In 1967, Madhu Limaye wrote to Indira Gandhi with a proposal for securing the speaker’s impartiality. The speaker must, upon election, resign from his party and declare his impartiality in the house. While in office, he should abstain from participation in controversies and should contest elections only as a non-party candidate, while other parties should not put up a candidate against him. After retirement, he should be given pension for life and barred from holding any public office, save as president.

That reform is very necessary. But the first step should be to remove the speaker as judge in cases of defection. Following Indira Gandhi’s assassination in 1984, Rajiv Gandhi rode to power with a huge majority in the Lok Sabha. The first thing he did was to erect a fence around his majority in the guise of an anti-defection law, enacted as the 10th schedule to the constitution.

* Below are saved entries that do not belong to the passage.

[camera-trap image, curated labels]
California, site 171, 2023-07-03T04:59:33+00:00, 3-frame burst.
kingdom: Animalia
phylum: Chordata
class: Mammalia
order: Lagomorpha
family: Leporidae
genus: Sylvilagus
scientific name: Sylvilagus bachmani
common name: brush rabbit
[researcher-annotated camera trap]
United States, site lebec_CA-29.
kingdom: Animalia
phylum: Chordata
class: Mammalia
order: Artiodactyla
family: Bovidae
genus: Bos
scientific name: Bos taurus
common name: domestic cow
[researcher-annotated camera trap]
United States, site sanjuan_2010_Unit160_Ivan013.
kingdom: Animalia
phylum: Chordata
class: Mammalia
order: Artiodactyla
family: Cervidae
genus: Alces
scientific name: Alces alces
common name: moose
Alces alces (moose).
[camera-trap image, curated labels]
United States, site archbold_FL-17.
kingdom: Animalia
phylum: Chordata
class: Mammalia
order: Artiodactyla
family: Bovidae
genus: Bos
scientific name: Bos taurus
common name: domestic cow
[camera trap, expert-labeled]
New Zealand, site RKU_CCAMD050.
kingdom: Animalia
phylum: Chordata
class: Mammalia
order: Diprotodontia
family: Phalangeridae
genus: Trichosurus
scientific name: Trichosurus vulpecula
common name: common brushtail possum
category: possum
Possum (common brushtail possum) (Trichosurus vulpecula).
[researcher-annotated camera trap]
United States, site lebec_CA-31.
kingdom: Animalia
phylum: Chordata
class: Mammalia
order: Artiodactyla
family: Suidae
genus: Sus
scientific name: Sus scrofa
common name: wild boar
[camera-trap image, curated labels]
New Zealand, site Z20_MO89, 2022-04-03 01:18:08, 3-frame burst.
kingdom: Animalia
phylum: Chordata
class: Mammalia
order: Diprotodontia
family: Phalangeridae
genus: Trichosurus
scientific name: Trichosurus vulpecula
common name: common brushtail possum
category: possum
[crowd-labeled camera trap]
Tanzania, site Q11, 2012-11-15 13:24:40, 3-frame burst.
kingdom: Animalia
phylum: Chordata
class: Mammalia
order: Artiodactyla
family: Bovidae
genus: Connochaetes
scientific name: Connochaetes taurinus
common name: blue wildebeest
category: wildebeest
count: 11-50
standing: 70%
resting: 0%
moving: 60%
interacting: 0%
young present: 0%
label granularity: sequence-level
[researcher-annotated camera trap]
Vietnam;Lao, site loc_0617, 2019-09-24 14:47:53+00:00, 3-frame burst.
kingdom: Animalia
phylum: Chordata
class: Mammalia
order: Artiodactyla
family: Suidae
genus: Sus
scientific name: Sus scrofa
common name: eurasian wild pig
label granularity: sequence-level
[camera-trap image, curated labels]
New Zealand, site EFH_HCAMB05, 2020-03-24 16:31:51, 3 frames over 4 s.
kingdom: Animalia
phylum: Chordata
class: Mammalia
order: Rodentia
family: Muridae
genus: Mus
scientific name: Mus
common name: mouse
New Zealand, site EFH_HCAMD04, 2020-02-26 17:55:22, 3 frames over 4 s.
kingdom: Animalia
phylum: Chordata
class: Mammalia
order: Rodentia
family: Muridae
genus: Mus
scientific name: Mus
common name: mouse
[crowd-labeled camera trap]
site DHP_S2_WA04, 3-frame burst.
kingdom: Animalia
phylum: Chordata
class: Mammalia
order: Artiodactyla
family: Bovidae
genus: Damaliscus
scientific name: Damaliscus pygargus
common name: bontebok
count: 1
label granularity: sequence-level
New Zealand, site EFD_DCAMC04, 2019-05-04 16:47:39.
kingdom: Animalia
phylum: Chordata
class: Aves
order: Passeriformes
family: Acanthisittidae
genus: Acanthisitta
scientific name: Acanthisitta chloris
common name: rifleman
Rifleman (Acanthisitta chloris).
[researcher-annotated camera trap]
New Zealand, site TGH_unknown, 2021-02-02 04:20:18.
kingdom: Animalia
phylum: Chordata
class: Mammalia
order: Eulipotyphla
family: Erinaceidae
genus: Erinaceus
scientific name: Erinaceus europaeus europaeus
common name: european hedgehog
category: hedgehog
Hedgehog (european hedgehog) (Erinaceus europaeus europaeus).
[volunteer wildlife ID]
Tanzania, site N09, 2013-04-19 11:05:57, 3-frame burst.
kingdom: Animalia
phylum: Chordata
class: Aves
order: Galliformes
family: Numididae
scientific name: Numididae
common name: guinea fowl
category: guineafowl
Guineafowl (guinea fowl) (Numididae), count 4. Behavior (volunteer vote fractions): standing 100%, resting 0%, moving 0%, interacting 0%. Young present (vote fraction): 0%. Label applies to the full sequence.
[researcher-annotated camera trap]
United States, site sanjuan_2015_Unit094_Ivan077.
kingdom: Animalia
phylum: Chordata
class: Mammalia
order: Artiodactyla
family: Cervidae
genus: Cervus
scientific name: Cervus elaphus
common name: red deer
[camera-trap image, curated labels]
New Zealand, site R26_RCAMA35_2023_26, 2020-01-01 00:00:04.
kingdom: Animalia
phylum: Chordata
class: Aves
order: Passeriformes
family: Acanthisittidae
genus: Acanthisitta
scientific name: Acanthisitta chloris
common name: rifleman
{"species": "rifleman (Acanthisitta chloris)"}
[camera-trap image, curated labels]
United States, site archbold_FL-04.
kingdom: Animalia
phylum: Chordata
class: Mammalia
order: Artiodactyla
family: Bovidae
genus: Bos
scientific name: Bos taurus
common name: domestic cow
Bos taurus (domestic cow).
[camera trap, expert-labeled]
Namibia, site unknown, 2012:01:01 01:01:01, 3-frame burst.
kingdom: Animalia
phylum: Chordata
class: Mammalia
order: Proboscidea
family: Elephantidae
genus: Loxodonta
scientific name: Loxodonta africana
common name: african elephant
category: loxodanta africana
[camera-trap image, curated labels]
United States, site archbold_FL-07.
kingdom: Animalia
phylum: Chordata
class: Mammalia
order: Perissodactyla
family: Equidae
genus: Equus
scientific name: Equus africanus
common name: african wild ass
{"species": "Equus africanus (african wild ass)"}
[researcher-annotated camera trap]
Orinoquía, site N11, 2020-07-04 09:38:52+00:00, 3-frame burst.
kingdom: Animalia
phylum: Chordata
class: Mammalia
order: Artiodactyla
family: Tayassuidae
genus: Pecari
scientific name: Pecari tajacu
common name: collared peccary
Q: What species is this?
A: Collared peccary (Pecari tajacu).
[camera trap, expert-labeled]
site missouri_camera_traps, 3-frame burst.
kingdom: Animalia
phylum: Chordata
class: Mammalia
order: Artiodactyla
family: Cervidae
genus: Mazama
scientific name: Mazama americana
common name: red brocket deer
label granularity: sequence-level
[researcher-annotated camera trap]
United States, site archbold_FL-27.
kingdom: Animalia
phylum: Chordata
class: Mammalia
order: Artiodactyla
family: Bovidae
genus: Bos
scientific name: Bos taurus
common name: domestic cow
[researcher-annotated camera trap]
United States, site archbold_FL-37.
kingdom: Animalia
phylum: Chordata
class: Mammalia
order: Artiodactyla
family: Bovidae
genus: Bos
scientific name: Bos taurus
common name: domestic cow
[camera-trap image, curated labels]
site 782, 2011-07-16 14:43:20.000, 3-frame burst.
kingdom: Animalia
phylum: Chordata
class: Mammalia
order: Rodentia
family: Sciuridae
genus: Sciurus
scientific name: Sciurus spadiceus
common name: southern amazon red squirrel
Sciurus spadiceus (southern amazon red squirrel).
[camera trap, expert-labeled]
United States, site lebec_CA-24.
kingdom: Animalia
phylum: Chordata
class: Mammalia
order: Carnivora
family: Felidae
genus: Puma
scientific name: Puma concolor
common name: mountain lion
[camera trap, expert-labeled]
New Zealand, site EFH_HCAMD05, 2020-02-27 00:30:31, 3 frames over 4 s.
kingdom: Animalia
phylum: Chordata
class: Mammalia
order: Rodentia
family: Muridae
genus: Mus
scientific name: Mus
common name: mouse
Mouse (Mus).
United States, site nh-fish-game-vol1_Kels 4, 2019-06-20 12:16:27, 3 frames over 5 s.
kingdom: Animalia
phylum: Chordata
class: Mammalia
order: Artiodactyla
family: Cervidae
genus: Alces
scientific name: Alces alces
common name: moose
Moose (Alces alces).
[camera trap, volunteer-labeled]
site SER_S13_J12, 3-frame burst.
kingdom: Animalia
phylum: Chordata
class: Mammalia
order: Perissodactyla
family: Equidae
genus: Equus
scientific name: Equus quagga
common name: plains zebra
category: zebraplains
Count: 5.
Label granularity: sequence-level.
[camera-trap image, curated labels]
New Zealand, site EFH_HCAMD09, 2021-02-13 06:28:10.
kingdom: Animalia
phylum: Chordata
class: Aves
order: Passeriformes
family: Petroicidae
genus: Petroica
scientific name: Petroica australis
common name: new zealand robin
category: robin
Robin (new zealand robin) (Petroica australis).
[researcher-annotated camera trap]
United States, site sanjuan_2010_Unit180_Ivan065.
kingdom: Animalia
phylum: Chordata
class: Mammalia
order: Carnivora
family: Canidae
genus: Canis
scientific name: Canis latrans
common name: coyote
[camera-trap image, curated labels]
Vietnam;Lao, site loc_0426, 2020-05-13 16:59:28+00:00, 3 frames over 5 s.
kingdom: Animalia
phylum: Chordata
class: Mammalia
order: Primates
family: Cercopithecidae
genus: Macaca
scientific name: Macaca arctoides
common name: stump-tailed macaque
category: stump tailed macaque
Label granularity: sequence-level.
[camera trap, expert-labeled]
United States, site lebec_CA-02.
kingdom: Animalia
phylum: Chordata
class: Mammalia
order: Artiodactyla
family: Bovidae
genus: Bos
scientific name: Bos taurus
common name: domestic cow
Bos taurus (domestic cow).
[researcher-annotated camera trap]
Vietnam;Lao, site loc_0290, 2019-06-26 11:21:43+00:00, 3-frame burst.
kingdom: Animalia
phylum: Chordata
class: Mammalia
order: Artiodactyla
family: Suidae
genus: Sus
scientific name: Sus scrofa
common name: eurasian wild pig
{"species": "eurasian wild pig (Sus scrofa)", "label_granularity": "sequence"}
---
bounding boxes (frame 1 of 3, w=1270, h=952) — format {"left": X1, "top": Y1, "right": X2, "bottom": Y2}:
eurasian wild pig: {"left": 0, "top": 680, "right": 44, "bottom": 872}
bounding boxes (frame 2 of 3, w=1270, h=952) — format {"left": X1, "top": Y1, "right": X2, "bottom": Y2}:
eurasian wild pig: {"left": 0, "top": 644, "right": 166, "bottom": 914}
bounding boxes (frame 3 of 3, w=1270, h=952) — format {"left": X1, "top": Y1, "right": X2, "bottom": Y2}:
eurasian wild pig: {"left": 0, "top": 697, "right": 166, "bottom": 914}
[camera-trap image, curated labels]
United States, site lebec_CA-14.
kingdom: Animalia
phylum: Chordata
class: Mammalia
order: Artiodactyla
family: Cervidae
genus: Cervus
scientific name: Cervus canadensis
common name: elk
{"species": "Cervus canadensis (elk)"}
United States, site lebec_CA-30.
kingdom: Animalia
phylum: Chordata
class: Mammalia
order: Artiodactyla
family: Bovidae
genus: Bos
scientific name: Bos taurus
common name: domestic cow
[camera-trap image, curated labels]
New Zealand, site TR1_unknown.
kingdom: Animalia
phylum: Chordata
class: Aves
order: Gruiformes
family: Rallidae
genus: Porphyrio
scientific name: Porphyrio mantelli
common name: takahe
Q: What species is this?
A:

It made the speaker — not the high court or the election commission — the judge to rule on disputes. The speaker, a party loyalist already, now became part of the sordid contest for power. The last three decades and more since have revealed the depths to which they could stoop.

One doctrine deserves seedy burial: the speaker’s office is a gift in the hands of the ruling party. In November 1994, The Economist wrote: “Over the grey men, the placemen and the hired men who characterise the present House of Com­mons, a star shines. Betty Boothroyd, the speaker, dominates a difficult house to a degree that her immediate predecessors never attained.” She was elected in 1992 with the Conservatives’ support though she belonged to the Labour opposition, because 74 Tories rebelled, with reason, against the idea of a politician who’d had just left the cabinet — Peter Brooke — becoming speaker.

In India, The Economist’s words would be seen as speakers’ violating parliamentary privilege.

Erskine May erred on the side of restraint. Confidence in the speaker’s impartiality is not only indispensable for the successful working of parliament, it is also indispensable for the successful working of democracy itself. Partisan speakers have ensured that the party in power, to which they belong, escapes accountability.

The speaker wields enormous powers; to cite one — to decide whether an adjournment motion should be admitted. This is an effective mechanism to ensure accountability speakers have blunted it.

The writer is an author and a lawyer based in Mumbai.